The  United Nations World Food Programme (WFP) which was awarded the Nobel Peace Prize last week for its efforts to prevent the use of hunger as a weapon of war and conflict, said it has so far raised $1.6 billion. The WFP will need to raise $6.8 billion over the next six months to avert famine amid the COVID-19 crisis, the agency said recently.

“We’ve got a lot more money to raise to make certain we avert famine,” David Beasley, executive director of the WFP, said at a conference on Tuesday organised by the UN’s Food and Agriculture Organization (FAO). Beasley noted that seven million people had died from hunger this year as the COVID-19 pandemic – which could double hunger worldwide – claimed a further one million lives.

Beasley said 7 million people had died from hunger this year, even as the COVID-19 pandemic claimed a further 1 million lives worldwide. But he warned that the pandemic would make things worse in the long term. “If we don’t sort out COVID, (the) hunger death rate could be 3, 4, 5 times that,” said Beasley.

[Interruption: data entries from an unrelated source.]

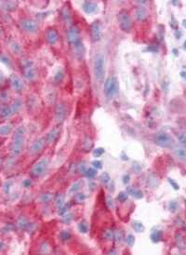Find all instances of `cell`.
I'll return each instance as SVG.
<instances>
[{
  "label": "cell",
  "instance_id": "1",
  "mask_svg": "<svg viewBox=\"0 0 186 255\" xmlns=\"http://www.w3.org/2000/svg\"><path fill=\"white\" fill-rule=\"evenodd\" d=\"M67 38L70 48L75 58L81 60L85 56V48L80 38L78 29L75 26H71L67 32Z\"/></svg>",
  "mask_w": 186,
  "mask_h": 255
},
{
  "label": "cell",
  "instance_id": "2",
  "mask_svg": "<svg viewBox=\"0 0 186 255\" xmlns=\"http://www.w3.org/2000/svg\"><path fill=\"white\" fill-rule=\"evenodd\" d=\"M23 143H24V128L22 126H20L16 129L14 139H13V143H12V148L11 152L14 156H19L23 148Z\"/></svg>",
  "mask_w": 186,
  "mask_h": 255
},
{
  "label": "cell",
  "instance_id": "3",
  "mask_svg": "<svg viewBox=\"0 0 186 255\" xmlns=\"http://www.w3.org/2000/svg\"><path fill=\"white\" fill-rule=\"evenodd\" d=\"M94 75L98 81H102L105 75V59L103 54L99 53L96 55L93 64Z\"/></svg>",
  "mask_w": 186,
  "mask_h": 255
},
{
  "label": "cell",
  "instance_id": "4",
  "mask_svg": "<svg viewBox=\"0 0 186 255\" xmlns=\"http://www.w3.org/2000/svg\"><path fill=\"white\" fill-rule=\"evenodd\" d=\"M118 81L115 76H111L106 79L103 87L104 94L108 99H113L118 92Z\"/></svg>",
  "mask_w": 186,
  "mask_h": 255
},
{
  "label": "cell",
  "instance_id": "5",
  "mask_svg": "<svg viewBox=\"0 0 186 255\" xmlns=\"http://www.w3.org/2000/svg\"><path fill=\"white\" fill-rule=\"evenodd\" d=\"M155 142L157 145L163 148L170 147L173 144V139L168 133H159L155 136Z\"/></svg>",
  "mask_w": 186,
  "mask_h": 255
},
{
  "label": "cell",
  "instance_id": "6",
  "mask_svg": "<svg viewBox=\"0 0 186 255\" xmlns=\"http://www.w3.org/2000/svg\"><path fill=\"white\" fill-rule=\"evenodd\" d=\"M118 22L120 28L125 32H128L132 27V20L126 11H121L118 14Z\"/></svg>",
  "mask_w": 186,
  "mask_h": 255
},
{
  "label": "cell",
  "instance_id": "7",
  "mask_svg": "<svg viewBox=\"0 0 186 255\" xmlns=\"http://www.w3.org/2000/svg\"><path fill=\"white\" fill-rule=\"evenodd\" d=\"M49 167V160L47 158H43L41 160H39L32 169V174L36 177H39L41 175H43L46 171L47 169Z\"/></svg>",
  "mask_w": 186,
  "mask_h": 255
},
{
  "label": "cell",
  "instance_id": "8",
  "mask_svg": "<svg viewBox=\"0 0 186 255\" xmlns=\"http://www.w3.org/2000/svg\"><path fill=\"white\" fill-rule=\"evenodd\" d=\"M22 66H23L24 76L30 81L34 80L36 77V69L34 67L33 63L30 60H25L22 62Z\"/></svg>",
  "mask_w": 186,
  "mask_h": 255
},
{
  "label": "cell",
  "instance_id": "9",
  "mask_svg": "<svg viewBox=\"0 0 186 255\" xmlns=\"http://www.w3.org/2000/svg\"><path fill=\"white\" fill-rule=\"evenodd\" d=\"M91 37L93 41H99L103 36V26L100 22H95L91 24Z\"/></svg>",
  "mask_w": 186,
  "mask_h": 255
},
{
  "label": "cell",
  "instance_id": "10",
  "mask_svg": "<svg viewBox=\"0 0 186 255\" xmlns=\"http://www.w3.org/2000/svg\"><path fill=\"white\" fill-rule=\"evenodd\" d=\"M21 28L28 33H36L38 30V24L34 20L24 19L21 22Z\"/></svg>",
  "mask_w": 186,
  "mask_h": 255
},
{
  "label": "cell",
  "instance_id": "11",
  "mask_svg": "<svg viewBox=\"0 0 186 255\" xmlns=\"http://www.w3.org/2000/svg\"><path fill=\"white\" fill-rule=\"evenodd\" d=\"M45 142H46L45 138H40V139L36 140L31 146V153L34 155L39 154L43 150V148L45 146Z\"/></svg>",
  "mask_w": 186,
  "mask_h": 255
},
{
  "label": "cell",
  "instance_id": "12",
  "mask_svg": "<svg viewBox=\"0 0 186 255\" xmlns=\"http://www.w3.org/2000/svg\"><path fill=\"white\" fill-rule=\"evenodd\" d=\"M66 117V108L63 104H58L55 111V118L58 123H62Z\"/></svg>",
  "mask_w": 186,
  "mask_h": 255
},
{
  "label": "cell",
  "instance_id": "13",
  "mask_svg": "<svg viewBox=\"0 0 186 255\" xmlns=\"http://www.w3.org/2000/svg\"><path fill=\"white\" fill-rule=\"evenodd\" d=\"M46 39H47V41H48L49 44L55 45L58 42V40H59V35H58L57 31L54 30V29L48 30V32L46 34Z\"/></svg>",
  "mask_w": 186,
  "mask_h": 255
},
{
  "label": "cell",
  "instance_id": "14",
  "mask_svg": "<svg viewBox=\"0 0 186 255\" xmlns=\"http://www.w3.org/2000/svg\"><path fill=\"white\" fill-rule=\"evenodd\" d=\"M10 84H11L12 88L15 90H17V91H20V90H21L23 89V82H22V80L19 76H17L15 75H13L10 76Z\"/></svg>",
  "mask_w": 186,
  "mask_h": 255
},
{
  "label": "cell",
  "instance_id": "15",
  "mask_svg": "<svg viewBox=\"0 0 186 255\" xmlns=\"http://www.w3.org/2000/svg\"><path fill=\"white\" fill-rule=\"evenodd\" d=\"M58 136H59V130H58V128H53V129H51L47 134V136L45 138V142L47 143H49V144H51V143H53L57 140Z\"/></svg>",
  "mask_w": 186,
  "mask_h": 255
},
{
  "label": "cell",
  "instance_id": "16",
  "mask_svg": "<svg viewBox=\"0 0 186 255\" xmlns=\"http://www.w3.org/2000/svg\"><path fill=\"white\" fill-rule=\"evenodd\" d=\"M83 9L86 13L88 14H91L93 12L96 11L97 9V4L94 2H90V1H87L83 4Z\"/></svg>",
  "mask_w": 186,
  "mask_h": 255
},
{
  "label": "cell",
  "instance_id": "17",
  "mask_svg": "<svg viewBox=\"0 0 186 255\" xmlns=\"http://www.w3.org/2000/svg\"><path fill=\"white\" fill-rule=\"evenodd\" d=\"M136 17L139 21H143L147 17V10L144 7H140L136 10Z\"/></svg>",
  "mask_w": 186,
  "mask_h": 255
},
{
  "label": "cell",
  "instance_id": "18",
  "mask_svg": "<svg viewBox=\"0 0 186 255\" xmlns=\"http://www.w3.org/2000/svg\"><path fill=\"white\" fill-rule=\"evenodd\" d=\"M13 114H14V112H13V110L11 109L10 106H8V107H7H7H4V108H2L1 111H0V116H1L3 118H7L11 117Z\"/></svg>",
  "mask_w": 186,
  "mask_h": 255
},
{
  "label": "cell",
  "instance_id": "19",
  "mask_svg": "<svg viewBox=\"0 0 186 255\" xmlns=\"http://www.w3.org/2000/svg\"><path fill=\"white\" fill-rule=\"evenodd\" d=\"M12 130V126L9 124H6L3 126H0V135L1 136H6L9 134Z\"/></svg>",
  "mask_w": 186,
  "mask_h": 255
},
{
  "label": "cell",
  "instance_id": "20",
  "mask_svg": "<svg viewBox=\"0 0 186 255\" xmlns=\"http://www.w3.org/2000/svg\"><path fill=\"white\" fill-rule=\"evenodd\" d=\"M175 155L178 158H180L181 160H185L186 154L185 150L184 148H178L175 150Z\"/></svg>",
  "mask_w": 186,
  "mask_h": 255
},
{
  "label": "cell",
  "instance_id": "21",
  "mask_svg": "<svg viewBox=\"0 0 186 255\" xmlns=\"http://www.w3.org/2000/svg\"><path fill=\"white\" fill-rule=\"evenodd\" d=\"M127 193L133 196H135L136 198H141L142 197V193L140 191V190H137V189H134V188H127Z\"/></svg>",
  "mask_w": 186,
  "mask_h": 255
},
{
  "label": "cell",
  "instance_id": "22",
  "mask_svg": "<svg viewBox=\"0 0 186 255\" xmlns=\"http://www.w3.org/2000/svg\"><path fill=\"white\" fill-rule=\"evenodd\" d=\"M151 238H152V240L154 242H158L162 238V233H161V231H155L151 235Z\"/></svg>",
  "mask_w": 186,
  "mask_h": 255
},
{
  "label": "cell",
  "instance_id": "23",
  "mask_svg": "<svg viewBox=\"0 0 186 255\" xmlns=\"http://www.w3.org/2000/svg\"><path fill=\"white\" fill-rule=\"evenodd\" d=\"M132 227H133L134 230H135L136 232H138V233L143 231V229H144L143 224H142L141 223H140V222H134V223L132 224Z\"/></svg>",
  "mask_w": 186,
  "mask_h": 255
},
{
  "label": "cell",
  "instance_id": "24",
  "mask_svg": "<svg viewBox=\"0 0 186 255\" xmlns=\"http://www.w3.org/2000/svg\"><path fill=\"white\" fill-rule=\"evenodd\" d=\"M11 50H12V51L15 52L16 54H20V52L21 51V46H20L19 44L15 43V42H13V43L11 44Z\"/></svg>",
  "mask_w": 186,
  "mask_h": 255
},
{
  "label": "cell",
  "instance_id": "25",
  "mask_svg": "<svg viewBox=\"0 0 186 255\" xmlns=\"http://www.w3.org/2000/svg\"><path fill=\"white\" fill-rule=\"evenodd\" d=\"M126 244H127L129 247L133 246V244H134V242H135V238H134V236L128 235V236L126 238Z\"/></svg>",
  "mask_w": 186,
  "mask_h": 255
},
{
  "label": "cell",
  "instance_id": "26",
  "mask_svg": "<svg viewBox=\"0 0 186 255\" xmlns=\"http://www.w3.org/2000/svg\"><path fill=\"white\" fill-rule=\"evenodd\" d=\"M85 173H86V175L88 178H93L96 175V170H94V169H88V170H86Z\"/></svg>",
  "mask_w": 186,
  "mask_h": 255
},
{
  "label": "cell",
  "instance_id": "27",
  "mask_svg": "<svg viewBox=\"0 0 186 255\" xmlns=\"http://www.w3.org/2000/svg\"><path fill=\"white\" fill-rule=\"evenodd\" d=\"M101 182L103 183V184H107L109 181H110V176L108 175V173H106V172H104V173H103L102 175H101Z\"/></svg>",
  "mask_w": 186,
  "mask_h": 255
},
{
  "label": "cell",
  "instance_id": "28",
  "mask_svg": "<svg viewBox=\"0 0 186 255\" xmlns=\"http://www.w3.org/2000/svg\"><path fill=\"white\" fill-rule=\"evenodd\" d=\"M51 198H52V195L50 194H43L40 197L42 202H49L51 200Z\"/></svg>",
  "mask_w": 186,
  "mask_h": 255
},
{
  "label": "cell",
  "instance_id": "29",
  "mask_svg": "<svg viewBox=\"0 0 186 255\" xmlns=\"http://www.w3.org/2000/svg\"><path fill=\"white\" fill-rule=\"evenodd\" d=\"M103 153H104V150L103 148H97L93 151V156L95 157H100Z\"/></svg>",
  "mask_w": 186,
  "mask_h": 255
},
{
  "label": "cell",
  "instance_id": "30",
  "mask_svg": "<svg viewBox=\"0 0 186 255\" xmlns=\"http://www.w3.org/2000/svg\"><path fill=\"white\" fill-rule=\"evenodd\" d=\"M56 205L59 209H62V206H63V196L62 195H59L57 197V200H56Z\"/></svg>",
  "mask_w": 186,
  "mask_h": 255
},
{
  "label": "cell",
  "instance_id": "31",
  "mask_svg": "<svg viewBox=\"0 0 186 255\" xmlns=\"http://www.w3.org/2000/svg\"><path fill=\"white\" fill-rule=\"evenodd\" d=\"M79 230H80V232L81 233H87L88 232V225L87 224H79Z\"/></svg>",
  "mask_w": 186,
  "mask_h": 255
},
{
  "label": "cell",
  "instance_id": "32",
  "mask_svg": "<svg viewBox=\"0 0 186 255\" xmlns=\"http://www.w3.org/2000/svg\"><path fill=\"white\" fill-rule=\"evenodd\" d=\"M126 198H127V195H126V193H120L119 194V195L117 196V199L119 200V201H121V202H124V201H126Z\"/></svg>",
  "mask_w": 186,
  "mask_h": 255
},
{
  "label": "cell",
  "instance_id": "33",
  "mask_svg": "<svg viewBox=\"0 0 186 255\" xmlns=\"http://www.w3.org/2000/svg\"><path fill=\"white\" fill-rule=\"evenodd\" d=\"M61 238H62L63 240H67L71 238V235L69 232H66V231H63L62 234H61Z\"/></svg>",
  "mask_w": 186,
  "mask_h": 255
},
{
  "label": "cell",
  "instance_id": "34",
  "mask_svg": "<svg viewBox=\"0 0 186 255\" xmlns=\"http://www.w3.org/2000/svg\"><path fill=\"white\" fill-rule=\"evenodd\" d=\"M62 77H63V73H62V71H59L57 74H56V75H55V80L57 81V82H59V81H61L62 79Z\"/></svg>",
  "mask_w": 186,
  "mask_h": 255
},
{
  "label": "cell",
  "instance_id": "35",
  "mask_svg": "<svg viewBox=\"0 0 186 255\" xmlns=\"http://www.w3.org/2000/svg\"><path fill=\"white\" fill-rule=\"evenodd\" d=\"M0 61L2 62V63H5L6 64H10V62H9V59L7 57V56H5V55H1L0 56Z\"/></svg>",
  "mask_w": 186,
  "mask_h": 255
},
{
  "label": "cell",
  "instance_id": "36",
  "mask_svg": "<svg viewBox=\"0 0 186 255\" xmlns=\"http://www.w3.org/2000/svg\"><path fill=\"white\" fill-rule=\"evenodd\" d=\"M62 15H63V18L65 19V21H69L70 20V14H69V11H68V9L66 10H63V12H62Z\"/></svg>",
  "mask_w": 186,
  "mask_h": 255
},
{
  "label": "cell",
  "instance_id": "37",
  "mask_svg": "<svg viewBox=\"0 0 186 255\" xmlns=\"http://www.w3.org/2000/svg\"><path fill=\"white\" fill-rule=\"evenodd\" d=\"M92 165H93L95 168H97V169H101V168H102V162L99 161V160L93 161V162H92Z\"/></svg>",
  "mask_w": 186,
  "mask_h": 255
},
{
  "label": "cell",
  "instance_id": "38",
  "mask_svg": "<svg viewBox=\"0 0 186 255\" xmlns=\"http://www.w3.org/2000/svg\"><path fill=\"white\" fill-rule=\"evenodd\" d=\"M7 98H8V95H7V93H4V92L0 93V101L5 102V101L7 100Z\"/></svg>",
  "mask_w": 186,
  "mask_h": 255
},
{
  "label": "cell",
  "instance_id": "39",
  "mask_svg": "<svg viewBox=\"0 0 186 255\" xmlns=\"http://www.w3.org/2000/svg\"><path fill=\"white\" fill-rule=\"evenodd\" d=\"M113 237H114V234H113L112 231H107V232L105 233V238H106L107 239H112Z\"/></svg>",
  "mask_w": 186,
  "mask_h": 255
},
{
  "label": "cell",
  "instance_id": "40",
  "mask_svg": "<svg viewBox=\"0 0 186 255\" xmlns=\"http://www.w3.org/2000/svg\"><path fill=\"white\" fill-rule=\"evenodd\" d=\"M179 140L181 141V142H182L183 144H184V143H185V134H184V133H182V134L179 136Z\"/></svg>",
  "mask_w": 186,
  "mask_h": 255
},
{
  "label": "cell",
  "instance_id": "41",
  "mask_svg": "<svg viewBox=\"0 0 186 255\" xmlns=\"http://www.w3.org/2000/svg\"><path fill=\"white\" fill-rule=\"evenodd\" d=\"M107 202H108L109 207H113V206H114V203H113V198H112L110 195L107 197Z\"/></svg>",
  "mask_w": 186,
  "mask_h": 255
},
{
  "label": "cell",
  "instance_id": "42",
  "mask_svg": "<svg viewBox=\"0 0 186 255\" xmlns=\"http://www.w3.org/2000/svg\"><path fill=\"white\" fill-rule=\"evenodd\" d=\"M23 185H24L25 187H29V186L31 185V181H30V180L24 181V182H23Z\"/></svg>",
  "mask_w": 186,
  "mask_h": 255
},
{
  "label": "cell",
  "instance_id": "43",
  "mask_svg": "<svg viewBox=\"0 0 186 255\" xmlns=\"http://www.w3.org/2000/svg\"><path fill=\"white\" fill-rule=\"evenodd\" d=\"M172 209V211H175L176 210V209H177V204L176 203H174V202H172L171 204H170V209Z\"/></svg>",
  "mask_w": 186,
  "mask_h": 255
},
{
  "label": "cell",
  "instance_id": "44",
  "mask_svg": "<svg viewBox=\"0 0 186 255\" xmlns=\"http://www.w3.org/2000/svg\"><path fill=\"white\" fill-rule=\"evenodd\" d=\"M4 75H2V73H0V82H3L4 81Z\"/></svg>",
  "mask_w": 186,
  "mask_h": 255
}]
</instances>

World hunger was on the decline for several decades but is it now on the rise again since 2016, driven by both conflict and climate change.

The Rome-based WFP says it helps some 97 million people in about 88 countries each year, and that one in nine people worldwide still do not have enough to eat. After declining for several decades, world hunger has been on the rise again since 2016, driven by conflict and climate change.

The agency, the world’s largest humanitarian organisation, is funded entirely by donations. It provides school meals to 17.3 million children globally and delivered 4.2 million tonnes of food to regions or countries in need in 2019. The WFP has dispatched medical cargoes to more than 120 countries during the pandemic and provided passenger services to ferry humanitarian workers where commercial flights were unavailable.